E.g. a welfare state doesn't make sense from a purely GDP-selfish perspective, beyond as a crime-prevention tool, since people on disability benefits don't work. But they still exist.


Sometimes I believe that democratic systems can also be so polarized (as america) and rest of the countries that they simply split a country into two pieces somehow.

One might want lets say welfare to the youth/masses and the other wouldn't want it sometimes it feels like just to differentiate themselves from the first or to just contradict it.
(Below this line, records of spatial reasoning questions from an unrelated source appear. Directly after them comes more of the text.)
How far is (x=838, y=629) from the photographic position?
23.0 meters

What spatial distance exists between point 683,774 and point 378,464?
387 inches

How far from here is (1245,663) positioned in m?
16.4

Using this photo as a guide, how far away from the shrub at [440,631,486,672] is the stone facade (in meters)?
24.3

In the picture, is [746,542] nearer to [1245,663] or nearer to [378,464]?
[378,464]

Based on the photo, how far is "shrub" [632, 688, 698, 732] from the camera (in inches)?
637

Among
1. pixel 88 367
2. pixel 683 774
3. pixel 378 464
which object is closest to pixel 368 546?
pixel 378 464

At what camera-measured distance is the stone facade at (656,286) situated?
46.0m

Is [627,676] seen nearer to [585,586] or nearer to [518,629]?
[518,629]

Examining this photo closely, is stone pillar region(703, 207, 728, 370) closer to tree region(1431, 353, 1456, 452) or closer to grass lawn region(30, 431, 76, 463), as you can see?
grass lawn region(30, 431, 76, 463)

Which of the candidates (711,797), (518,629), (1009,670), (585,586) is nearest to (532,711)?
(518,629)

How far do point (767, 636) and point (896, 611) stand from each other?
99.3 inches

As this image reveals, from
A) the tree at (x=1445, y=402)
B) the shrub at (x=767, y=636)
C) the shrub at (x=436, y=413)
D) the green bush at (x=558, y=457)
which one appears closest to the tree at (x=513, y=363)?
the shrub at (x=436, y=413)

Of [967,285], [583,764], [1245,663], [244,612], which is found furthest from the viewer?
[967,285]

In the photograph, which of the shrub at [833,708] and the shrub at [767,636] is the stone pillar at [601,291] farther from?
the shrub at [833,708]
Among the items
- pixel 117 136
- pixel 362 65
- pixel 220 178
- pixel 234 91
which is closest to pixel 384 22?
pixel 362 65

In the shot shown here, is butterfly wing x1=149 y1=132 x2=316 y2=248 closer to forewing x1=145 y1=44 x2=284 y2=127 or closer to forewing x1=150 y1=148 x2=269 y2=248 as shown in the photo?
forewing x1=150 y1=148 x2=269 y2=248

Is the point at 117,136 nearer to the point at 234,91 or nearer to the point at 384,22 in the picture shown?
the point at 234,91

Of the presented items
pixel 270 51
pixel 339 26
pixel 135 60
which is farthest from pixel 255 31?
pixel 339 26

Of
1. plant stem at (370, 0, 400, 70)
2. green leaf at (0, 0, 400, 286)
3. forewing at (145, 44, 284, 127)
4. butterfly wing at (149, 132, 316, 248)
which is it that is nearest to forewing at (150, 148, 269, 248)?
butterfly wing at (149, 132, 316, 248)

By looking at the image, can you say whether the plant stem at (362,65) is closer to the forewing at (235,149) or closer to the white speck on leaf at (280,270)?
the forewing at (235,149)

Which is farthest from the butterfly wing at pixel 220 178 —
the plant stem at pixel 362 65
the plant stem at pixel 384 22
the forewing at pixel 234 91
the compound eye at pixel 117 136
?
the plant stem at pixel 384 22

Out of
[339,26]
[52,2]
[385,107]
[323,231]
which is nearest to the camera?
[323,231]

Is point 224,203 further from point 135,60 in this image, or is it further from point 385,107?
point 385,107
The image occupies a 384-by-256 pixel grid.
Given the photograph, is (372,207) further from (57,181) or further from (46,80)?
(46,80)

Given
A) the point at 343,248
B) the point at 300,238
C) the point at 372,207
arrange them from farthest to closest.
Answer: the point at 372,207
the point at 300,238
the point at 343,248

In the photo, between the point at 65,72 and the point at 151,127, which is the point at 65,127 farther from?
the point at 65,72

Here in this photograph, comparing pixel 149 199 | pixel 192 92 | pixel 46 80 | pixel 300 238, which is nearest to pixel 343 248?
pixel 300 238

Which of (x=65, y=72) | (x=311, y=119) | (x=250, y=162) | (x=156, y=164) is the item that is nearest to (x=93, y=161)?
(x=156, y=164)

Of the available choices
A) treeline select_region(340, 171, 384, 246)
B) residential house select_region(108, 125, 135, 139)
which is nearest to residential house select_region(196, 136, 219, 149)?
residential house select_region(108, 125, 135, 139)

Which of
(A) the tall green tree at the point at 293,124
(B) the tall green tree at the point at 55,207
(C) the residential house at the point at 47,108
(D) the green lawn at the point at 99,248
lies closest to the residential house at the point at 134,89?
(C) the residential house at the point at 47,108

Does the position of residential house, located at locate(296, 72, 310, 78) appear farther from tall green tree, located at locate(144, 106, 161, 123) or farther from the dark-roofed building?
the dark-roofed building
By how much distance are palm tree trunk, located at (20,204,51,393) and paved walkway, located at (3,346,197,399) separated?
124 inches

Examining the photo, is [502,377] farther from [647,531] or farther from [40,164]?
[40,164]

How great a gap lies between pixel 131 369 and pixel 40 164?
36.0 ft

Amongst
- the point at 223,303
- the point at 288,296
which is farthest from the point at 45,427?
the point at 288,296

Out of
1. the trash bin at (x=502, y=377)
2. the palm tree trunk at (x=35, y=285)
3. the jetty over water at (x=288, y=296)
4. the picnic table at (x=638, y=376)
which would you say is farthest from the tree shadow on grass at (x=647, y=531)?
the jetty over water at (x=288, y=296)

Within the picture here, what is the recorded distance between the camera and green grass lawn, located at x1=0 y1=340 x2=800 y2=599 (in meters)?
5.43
We have sort of stopped coming to common agreements in republicans and democrats and heck some democrat bsky user pasted me an AI pic for something and when I said that it doesn't actively contribute to the thread they had the balls to say "Google things.Do your own research. Research." Like uh okay mate, we are on the same page but even then they came across as passive agressive :/

We just infight and never try to reach conclusion's man. And if we do and become tolerant, some intolerant freak hijacks the system, maybe the system's broken a little, I am not sure. but I know its the best hope


According to this article, it was down to 1 Iraqi:

https://www.ft.com/content/99680a04-92a0-11de-b63b-00144feab...


> Sure. It’s also possible Norway is just an outlier and not the coming norm.

It’s a petrostate NATO country that the US can’t nearly as crazily obviously meddle with and more importantly exploit. That is the outlier.


The differentiating factor is that Norway wasn’t colonized.


Because they need they still need the favor of the populace for collective defense and territorial control.

The regional military powers have more population.


It is possible that in a future where territorial control is done by robots and drones that are mass produced and maybe even self-replicating, and the scientific and economic output comes from AGI, there won't be ballot boxes anymore. There will be also no food stamps, hospitals, a justice system or anything that benefits the common person. Everyone will just be building power plants and datacenters and robot factories while being supervised a robot or being implanted with a motor control chip, or being processed into Soylent green to be fed to a chemical reactor to power a data center with the same level of indifference we currently have for animals in industrial farming. All while the people running the dystopia party all day and take selfies while not caring at all.


At that point human leadership and wealth becomes just as superfluous as the rest of humanity. However it isn’t necessarily a stable system.


The difference is that leadership and wealth has agency and power. Of course the coming dystopia will serve to benefit them exclusively. Who do you think is calling the shots here today? Billionaires are. These are products designed for them by people they hired. The idea of using profit to create a billionaire is already inefficient and yet, that is how most of these companies are structured to burn profit on enriching the few vs having the ceo live like a monk and putting everything back into the company.


Leadership and wealth are quite fluid in major transitions.

Read up on the US robber barons and they didn’t come from old money. The relatively recent (80’s to today) round of Tech billionaires don’t hail back to earlier great fortunes and most VC investors lost money compared to a simple index fund.

The first few rounds of AI investors are already getting screwed.


Rachel Maddow's "Blowout" is a must read related to this insight.